* _WHAT IS BEING ASKED_
Whenever a line below includes the string "this", show it.

Items from a dataset:
=== Begin Enclosure ===

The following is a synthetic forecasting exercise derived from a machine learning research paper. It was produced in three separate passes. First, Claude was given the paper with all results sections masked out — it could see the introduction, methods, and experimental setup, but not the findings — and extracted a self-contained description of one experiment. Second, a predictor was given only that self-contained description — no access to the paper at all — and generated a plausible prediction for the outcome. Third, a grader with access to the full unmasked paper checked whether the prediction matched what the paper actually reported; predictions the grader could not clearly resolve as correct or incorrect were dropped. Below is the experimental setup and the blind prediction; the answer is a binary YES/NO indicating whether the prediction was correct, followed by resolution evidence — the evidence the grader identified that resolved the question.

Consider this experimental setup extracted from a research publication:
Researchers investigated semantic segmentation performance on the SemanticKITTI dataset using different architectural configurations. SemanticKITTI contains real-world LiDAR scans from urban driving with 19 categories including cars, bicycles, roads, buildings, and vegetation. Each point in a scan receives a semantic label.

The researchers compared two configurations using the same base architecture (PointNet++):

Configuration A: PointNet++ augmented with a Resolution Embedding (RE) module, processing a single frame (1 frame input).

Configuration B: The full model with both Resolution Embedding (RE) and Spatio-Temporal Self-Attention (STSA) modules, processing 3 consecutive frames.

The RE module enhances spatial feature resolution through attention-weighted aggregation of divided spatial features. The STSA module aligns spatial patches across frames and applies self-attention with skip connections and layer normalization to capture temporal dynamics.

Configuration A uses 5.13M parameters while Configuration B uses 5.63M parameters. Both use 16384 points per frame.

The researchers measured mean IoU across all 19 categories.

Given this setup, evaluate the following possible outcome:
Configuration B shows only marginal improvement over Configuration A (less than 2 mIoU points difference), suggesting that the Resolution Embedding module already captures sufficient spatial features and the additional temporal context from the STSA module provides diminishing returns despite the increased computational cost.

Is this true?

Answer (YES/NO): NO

=== End Enclosure ===

* _ANSWER SPACE_
Consider this experimental setup extracted from a research publication:
Given this setup, evaluate the following possible outcome:
Is this true?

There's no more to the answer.